▶ PROBLEMS
A – Please pick out every line of the records that contains the word "boot" and copy each one. Case counts.
B – Write the next part of the forum thread on Intel core and die sizes, starting after its last sentence.

▶ PASSAGE SHOWN
** START **
Discussion Intel current and future Lakes & Rapids thread

Page 460 - Seeking answers? Join the AnandTech community: where nearly half-a-million members share solutions and discuss the latest tech.

IntelUser2000

Elite Member
Oct 14, 2003
8,686
3,785
136
-Sapphire Rapids doesn't have Gracemont cores. It's physically not there in the die shot. Where did you get that idea?

-The 34C MCC is weird.

-When Jim Keller said 800+ OoOE resources, he didn't mean a specific Intel CPU, but that it could be expanded and the performance be taken advantage of. He was basically saying there's room to grow.

-The MCC/LCC Intel dies are relatively inefficient in terms of core/die area because the I/O take a lot of space.

Icelake-SP according to semianalysis:

XCC 42 cores: 640mm2
HCC 28 cores: 505mm2
LCC 16 cores: 370mm2

Does it mean that LCC has cores that are 2.5x larger than the ones used in XCC? No. Rather than having the I/O section separate as with AMD, Intel has it split between dies.

Yes the cores are large but not 80% large.
 

naukkis

Senior member
Jun 5, 2002
702
570
136
-When Jim Keller said 800+ OoOE resources, he didn't mean a specific Intel CPU, but that it could be expanded and the performance be taken advantage of. He was basically saying there's room to grow.

Isn't he referred Sunny Cove successor after Willow Cove?

 
  • Like
Reactions: AMDK11

eek2121

Platinum Member
Aug 2, 2005
2,904
3,906
136
The IO is definitely taking up quite a bit of space.

There is also the possibility that Intel might have some dark silicon in there to hit higher clocks.

EDIT: beyond the disabled core.

We still don’t know what this chip clocks at, correct?

EDIT: It would not surprise me if these chips managed to hit higher clocks than Ice Lake SP.
 
Last edited:

repoman27

Senior member
Dec 17, 2018
342
488
136
Even using those accurate measurements it seems silly to have an 80% increase in area per core on average. I hope whatever inflated size that much is worth it.


Yeah, could be a reason, but at that point I'd really expect a lot more than projected 20% gains, I mean even Icelake over Skylake gets +19% IPC for +38% area, it seems weird they need almost twice that again to reach the same increase. It would be just better to place 80% more Icelake cores otherwise...
As noted by others, increasing the core count significantly alters the ratio of core to uncore area. By my measurement the ICL-SP cpu core tiles are 8.9 mm², and SPR-SP are 13.5 mm². That makes the Golden Cove cores on 10+++ a little over 50% larger than Sunny Cove on 10+, which is still not insignificant.
** END **
▶ PROVIDED INFORMATION
** START **
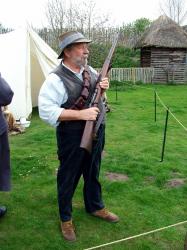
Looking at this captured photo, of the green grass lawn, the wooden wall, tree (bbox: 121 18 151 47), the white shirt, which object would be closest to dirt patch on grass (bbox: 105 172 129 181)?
the green grass lawn

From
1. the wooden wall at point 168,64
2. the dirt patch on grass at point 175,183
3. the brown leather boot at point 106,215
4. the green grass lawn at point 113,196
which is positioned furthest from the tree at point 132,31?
the brown leather boot at point 106,215

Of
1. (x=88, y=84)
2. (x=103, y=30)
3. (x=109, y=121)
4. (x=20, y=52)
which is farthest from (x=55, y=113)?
(x=103, y=30)

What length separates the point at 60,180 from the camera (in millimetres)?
3648

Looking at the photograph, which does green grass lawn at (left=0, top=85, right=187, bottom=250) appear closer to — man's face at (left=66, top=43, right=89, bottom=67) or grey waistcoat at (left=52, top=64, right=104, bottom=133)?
grey waistcoat at (left=52, top=64, right=104, bottom=133)

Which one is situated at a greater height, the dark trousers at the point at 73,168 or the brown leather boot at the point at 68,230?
the dark trousers at the point at 73,168

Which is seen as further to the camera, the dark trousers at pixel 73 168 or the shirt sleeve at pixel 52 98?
the dark trousers at pixel 73 168

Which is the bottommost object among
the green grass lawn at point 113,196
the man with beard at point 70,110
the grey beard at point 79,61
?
the green grass lawn at point 113,196

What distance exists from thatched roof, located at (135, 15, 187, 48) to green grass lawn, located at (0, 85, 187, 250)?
14.7 m

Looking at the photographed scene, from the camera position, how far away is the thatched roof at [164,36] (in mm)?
22078

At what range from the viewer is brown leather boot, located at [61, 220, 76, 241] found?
3.71m

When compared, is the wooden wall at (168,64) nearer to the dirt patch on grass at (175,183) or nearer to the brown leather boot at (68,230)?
the dirt patch on grass at (175,183)

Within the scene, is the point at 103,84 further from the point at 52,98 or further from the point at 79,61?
the point at 52,98

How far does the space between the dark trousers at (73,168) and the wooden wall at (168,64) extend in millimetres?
18270

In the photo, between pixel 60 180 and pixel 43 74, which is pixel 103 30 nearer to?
pixel 43 74
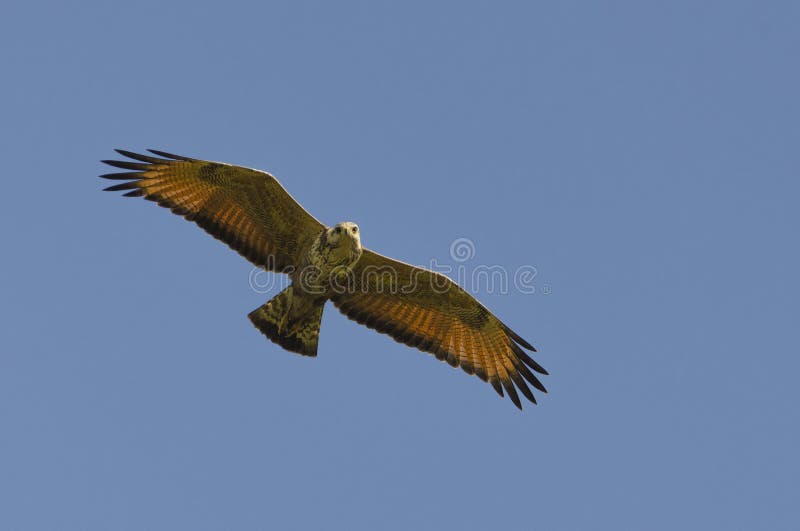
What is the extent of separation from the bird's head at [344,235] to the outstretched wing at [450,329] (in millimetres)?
1346

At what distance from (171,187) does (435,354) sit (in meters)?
4.11

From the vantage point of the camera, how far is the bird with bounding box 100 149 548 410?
14367 millimetres

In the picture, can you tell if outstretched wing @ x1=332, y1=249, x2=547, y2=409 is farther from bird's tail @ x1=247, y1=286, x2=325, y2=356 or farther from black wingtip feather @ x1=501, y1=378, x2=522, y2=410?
bird's tail @ x1=247, y1=286, x2=325, y2=356

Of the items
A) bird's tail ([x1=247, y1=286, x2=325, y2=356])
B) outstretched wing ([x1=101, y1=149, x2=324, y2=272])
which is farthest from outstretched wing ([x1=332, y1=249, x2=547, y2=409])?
outstretched wing ([x1=101, y1=149, x2=324, y2=272])

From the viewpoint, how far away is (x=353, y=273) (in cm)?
1495

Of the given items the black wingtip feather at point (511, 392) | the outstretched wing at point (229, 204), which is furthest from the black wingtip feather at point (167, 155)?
the black wingtip feather at point (511, 392)

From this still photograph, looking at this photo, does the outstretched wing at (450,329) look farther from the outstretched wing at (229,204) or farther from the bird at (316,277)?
** END **
▶ PER-TASK OUTPUTS
A –
3. the brown leather boot at point 106,215
the brown leather boot at point 106,215
Which one is situated at a greater height, the dark trousers at the point at 73,168 or the brown leather boot at the point at 68,230?
At what range from the viewer is brown leather boot, located at [61, 220, 76, 241] found?
When compared, is the wooden wall at (168,64) nearer to the dirt patch on grass at (175,183) or nearer to the brown leather boot at (68,230)?

B –
Intel has been touting how their tiles are superior to conventional chiplets on an organic substrate because the EMIB bridges can act as long wires so they don't need to implement a separate SerDes and PHY on each end for the interconnect fabric. This does lead to considerable area and power savings, however, the reality is that disaggregation / disintegration always comes with significant trade-offs. The area dedicated to interconnect is still gated by the pitch of the top metal layer and micro-bump array. A little over 20% of the total area of each Sapphire Rapids XCC die is dedicated to on-package interconnection with the other tiles.

...
Icelake-SP according to semianalysis:
...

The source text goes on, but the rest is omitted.